Word for word, copy all the data and drop the pictures.

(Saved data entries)
──────
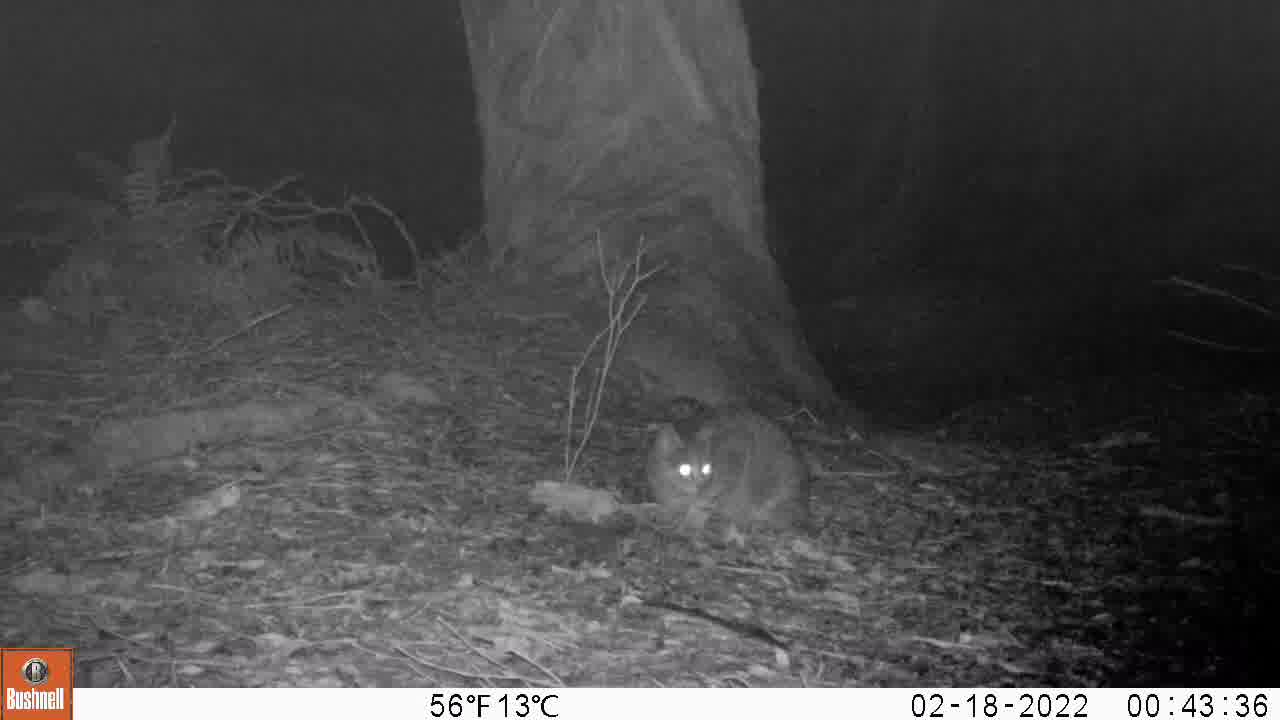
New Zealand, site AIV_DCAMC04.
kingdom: Animalia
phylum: Chordata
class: Mammalia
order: Carnivora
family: Felidae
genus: Felis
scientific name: Felis catus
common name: domestic cat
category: cat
Cat (domestic cat) (Felis catus).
──────
**Result of the exercise:**
New Zealand, site AIV_DCAMC04.
kingdom: Animalia
phylum: Chordata
class: Mammalia
order: Carnivora
family: Felidae
genus: Felis
scientific name: Felis catus
common name: domestic cat
category: cat
Cat (domestic cat) (Felis catus).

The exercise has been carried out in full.